§ **WORK REQUIRED**: Repeat word for word everything in the HTLC dust exposure issue below, from "1. (On sending" down to "own commitment transaction above max_received_dust_msat.".

§ **SOURCE DOCUMENT**:
Open ariard opened this issue 2 years ago • 6 comments

ariard avatar Oct 04 '21 15:10 ariard

I don't think any implementer reading this will know how to implement it; it is too loose on requirements, and risks channel breakage as a result.

Ideally, Alice wants to set max_htlc_dust_exposure_msat and never have dust greater than that. Unfortunately, this isn't possible due to the async nature of updates (see https://github.com/lightningnetwork/lightning-rfc/pull/867): they can both add dust at once.

She can, however, limit how much Bob can send.

So this should simply say:

  1. (On sending update_add_htlc): You MUST NOT send an HTLC to a peer which would increase the total dust on sent HTLCs in the peer's commitment transaction above max_received_dust_msat.
  2. (On receiving update_add_htlc): If the HTLC would increase the total dust on received HTLCs in the node's commitment transaction above max_received_dust_msat: MAY send a warning and close the connection, otherwise MUST fail the channel.
  3. (On sending update_fee): MUST NOT send an update_fee which would increase the total dust on sent HTLCs in the peer's commitment transaction above max_received_dust_msat. MAY send an update-fee which will increase the total dust on its own commitment transaction above max_received_dust_msat.

§ **EXTRACTED DATA**:
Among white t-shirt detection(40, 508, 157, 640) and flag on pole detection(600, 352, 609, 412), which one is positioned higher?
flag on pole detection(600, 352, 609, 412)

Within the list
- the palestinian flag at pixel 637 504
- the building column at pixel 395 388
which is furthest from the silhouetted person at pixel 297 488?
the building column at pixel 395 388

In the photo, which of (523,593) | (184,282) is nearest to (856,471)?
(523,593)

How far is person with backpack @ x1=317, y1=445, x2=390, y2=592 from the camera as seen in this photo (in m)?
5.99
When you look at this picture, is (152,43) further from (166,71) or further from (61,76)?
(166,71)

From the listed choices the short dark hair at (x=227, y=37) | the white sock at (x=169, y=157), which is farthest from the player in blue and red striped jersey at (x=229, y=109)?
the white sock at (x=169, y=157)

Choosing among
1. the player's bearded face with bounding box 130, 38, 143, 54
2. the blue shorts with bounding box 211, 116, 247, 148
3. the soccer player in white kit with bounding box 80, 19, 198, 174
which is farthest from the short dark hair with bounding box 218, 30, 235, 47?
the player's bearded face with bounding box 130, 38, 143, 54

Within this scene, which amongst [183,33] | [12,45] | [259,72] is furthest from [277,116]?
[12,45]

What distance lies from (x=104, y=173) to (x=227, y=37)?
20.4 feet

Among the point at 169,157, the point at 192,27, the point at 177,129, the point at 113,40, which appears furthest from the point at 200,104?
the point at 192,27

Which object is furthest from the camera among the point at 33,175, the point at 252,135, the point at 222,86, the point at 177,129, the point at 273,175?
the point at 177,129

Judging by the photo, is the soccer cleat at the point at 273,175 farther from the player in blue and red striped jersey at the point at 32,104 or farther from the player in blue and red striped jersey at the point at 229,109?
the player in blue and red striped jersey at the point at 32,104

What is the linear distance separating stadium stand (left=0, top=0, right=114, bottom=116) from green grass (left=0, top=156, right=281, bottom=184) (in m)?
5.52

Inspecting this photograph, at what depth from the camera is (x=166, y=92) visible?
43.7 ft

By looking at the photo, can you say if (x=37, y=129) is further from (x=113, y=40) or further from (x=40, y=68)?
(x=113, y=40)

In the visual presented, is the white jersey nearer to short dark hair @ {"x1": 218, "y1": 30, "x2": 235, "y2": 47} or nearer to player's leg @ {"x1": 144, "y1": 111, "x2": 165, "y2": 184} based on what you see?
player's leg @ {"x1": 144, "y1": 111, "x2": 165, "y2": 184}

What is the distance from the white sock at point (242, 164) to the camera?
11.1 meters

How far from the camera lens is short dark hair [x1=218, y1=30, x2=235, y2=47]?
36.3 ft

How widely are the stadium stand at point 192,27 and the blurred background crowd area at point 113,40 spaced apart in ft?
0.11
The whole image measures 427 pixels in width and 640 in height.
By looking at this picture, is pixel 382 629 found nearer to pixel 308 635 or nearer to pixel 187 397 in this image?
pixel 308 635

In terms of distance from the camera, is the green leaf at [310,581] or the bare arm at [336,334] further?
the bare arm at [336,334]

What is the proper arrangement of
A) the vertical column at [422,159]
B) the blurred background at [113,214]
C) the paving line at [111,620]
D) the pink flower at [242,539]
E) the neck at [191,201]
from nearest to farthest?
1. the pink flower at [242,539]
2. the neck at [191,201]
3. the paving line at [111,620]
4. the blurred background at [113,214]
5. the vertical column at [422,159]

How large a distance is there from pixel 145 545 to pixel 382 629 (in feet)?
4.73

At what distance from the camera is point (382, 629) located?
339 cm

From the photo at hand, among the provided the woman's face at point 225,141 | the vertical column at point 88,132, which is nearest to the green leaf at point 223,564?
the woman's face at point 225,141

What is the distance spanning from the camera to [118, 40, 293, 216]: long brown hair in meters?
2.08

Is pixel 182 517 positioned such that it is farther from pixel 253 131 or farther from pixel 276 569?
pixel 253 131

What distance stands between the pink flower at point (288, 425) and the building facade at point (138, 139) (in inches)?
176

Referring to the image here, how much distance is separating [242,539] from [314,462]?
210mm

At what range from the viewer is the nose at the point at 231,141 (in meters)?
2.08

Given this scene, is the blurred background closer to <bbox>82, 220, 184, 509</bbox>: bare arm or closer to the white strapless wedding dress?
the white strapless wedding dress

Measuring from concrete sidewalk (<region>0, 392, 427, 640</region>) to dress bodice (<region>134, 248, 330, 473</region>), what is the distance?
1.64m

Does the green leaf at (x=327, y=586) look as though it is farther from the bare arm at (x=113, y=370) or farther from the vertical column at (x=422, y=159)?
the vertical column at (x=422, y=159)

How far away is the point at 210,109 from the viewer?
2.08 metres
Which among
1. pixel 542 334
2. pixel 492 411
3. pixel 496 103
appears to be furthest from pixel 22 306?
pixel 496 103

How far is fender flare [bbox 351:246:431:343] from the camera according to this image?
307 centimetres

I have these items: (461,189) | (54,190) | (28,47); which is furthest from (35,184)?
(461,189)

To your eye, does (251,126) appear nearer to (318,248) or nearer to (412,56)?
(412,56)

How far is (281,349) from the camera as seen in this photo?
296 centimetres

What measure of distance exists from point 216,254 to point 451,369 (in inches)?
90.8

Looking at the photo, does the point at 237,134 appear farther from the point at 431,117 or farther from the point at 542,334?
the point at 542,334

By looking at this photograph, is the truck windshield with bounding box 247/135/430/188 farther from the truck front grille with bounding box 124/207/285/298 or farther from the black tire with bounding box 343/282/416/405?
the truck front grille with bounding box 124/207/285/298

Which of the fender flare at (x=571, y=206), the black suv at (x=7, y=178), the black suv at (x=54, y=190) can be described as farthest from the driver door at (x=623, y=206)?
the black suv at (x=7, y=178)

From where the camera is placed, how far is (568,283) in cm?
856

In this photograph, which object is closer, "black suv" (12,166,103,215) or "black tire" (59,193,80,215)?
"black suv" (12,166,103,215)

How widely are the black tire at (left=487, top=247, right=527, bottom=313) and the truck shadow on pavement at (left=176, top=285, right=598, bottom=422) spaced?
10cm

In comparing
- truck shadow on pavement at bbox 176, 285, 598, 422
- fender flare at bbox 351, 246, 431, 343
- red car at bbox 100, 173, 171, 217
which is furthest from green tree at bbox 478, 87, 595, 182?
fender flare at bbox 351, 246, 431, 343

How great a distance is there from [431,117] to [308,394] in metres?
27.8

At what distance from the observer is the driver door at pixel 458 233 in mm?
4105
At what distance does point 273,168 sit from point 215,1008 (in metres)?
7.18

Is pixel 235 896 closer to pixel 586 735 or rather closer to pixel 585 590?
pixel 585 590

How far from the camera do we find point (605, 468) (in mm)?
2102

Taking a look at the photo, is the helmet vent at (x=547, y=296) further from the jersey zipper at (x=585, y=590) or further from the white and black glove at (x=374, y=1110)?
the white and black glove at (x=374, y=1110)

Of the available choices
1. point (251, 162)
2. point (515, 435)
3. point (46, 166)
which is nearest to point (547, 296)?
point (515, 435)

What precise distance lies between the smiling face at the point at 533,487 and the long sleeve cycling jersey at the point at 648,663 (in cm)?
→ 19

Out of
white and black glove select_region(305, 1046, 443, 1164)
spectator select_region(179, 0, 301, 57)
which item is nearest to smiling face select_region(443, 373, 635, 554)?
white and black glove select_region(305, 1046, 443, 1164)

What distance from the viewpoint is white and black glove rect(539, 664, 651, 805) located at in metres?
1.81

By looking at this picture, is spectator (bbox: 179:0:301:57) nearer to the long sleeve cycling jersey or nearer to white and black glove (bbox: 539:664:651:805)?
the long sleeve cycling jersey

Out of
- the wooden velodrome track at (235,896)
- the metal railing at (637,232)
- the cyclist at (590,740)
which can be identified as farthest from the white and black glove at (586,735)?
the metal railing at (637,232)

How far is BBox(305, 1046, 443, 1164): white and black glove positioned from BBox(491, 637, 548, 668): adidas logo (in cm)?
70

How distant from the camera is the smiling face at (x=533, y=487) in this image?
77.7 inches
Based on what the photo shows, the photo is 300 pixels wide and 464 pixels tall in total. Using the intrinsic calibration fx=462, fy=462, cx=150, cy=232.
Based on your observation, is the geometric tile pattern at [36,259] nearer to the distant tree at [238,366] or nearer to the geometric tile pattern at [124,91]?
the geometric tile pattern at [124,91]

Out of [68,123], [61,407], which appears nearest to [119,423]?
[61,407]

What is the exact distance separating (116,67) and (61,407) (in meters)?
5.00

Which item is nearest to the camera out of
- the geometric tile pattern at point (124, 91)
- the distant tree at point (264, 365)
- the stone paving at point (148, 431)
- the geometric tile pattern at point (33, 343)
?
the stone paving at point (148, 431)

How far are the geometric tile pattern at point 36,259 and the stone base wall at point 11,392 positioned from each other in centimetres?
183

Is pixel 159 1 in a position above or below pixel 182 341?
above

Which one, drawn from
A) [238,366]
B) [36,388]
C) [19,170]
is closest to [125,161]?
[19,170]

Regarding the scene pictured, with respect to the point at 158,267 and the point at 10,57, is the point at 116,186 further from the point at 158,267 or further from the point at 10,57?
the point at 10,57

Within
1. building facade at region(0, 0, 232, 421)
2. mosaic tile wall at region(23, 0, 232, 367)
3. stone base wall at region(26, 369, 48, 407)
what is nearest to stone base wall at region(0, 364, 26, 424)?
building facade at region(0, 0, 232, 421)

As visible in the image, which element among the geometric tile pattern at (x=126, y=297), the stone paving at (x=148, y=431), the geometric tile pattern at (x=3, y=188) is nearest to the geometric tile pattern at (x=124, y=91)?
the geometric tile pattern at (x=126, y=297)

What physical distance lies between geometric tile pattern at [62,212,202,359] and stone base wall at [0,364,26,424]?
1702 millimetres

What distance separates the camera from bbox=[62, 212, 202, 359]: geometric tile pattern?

§ **EXERCISE RESPONSE**:
1. (On sending update_add_htlc): You MUST NOT send an HTLC to a peer which would increase the total dust on sent HTLCs in the peer's commitment transaction above max_received_dust_msat.
  2. (On receiving update_add_htlc): If the HTLC would increase the total dust on received HTLCs in the node's commitment transaction above max_received_dust_msat: MAY send a warning and close the connection, otherwise MUST fail the channel.
  3. (On sending update_fee): MUST NOT send an update_fee which would increase the total dust on sent HTLCs in the peer's commitment transaction above max_received_dust_msat. MAY send an update-fee which will increase the total dust on its own commitment transaction above max_received_dust_msat.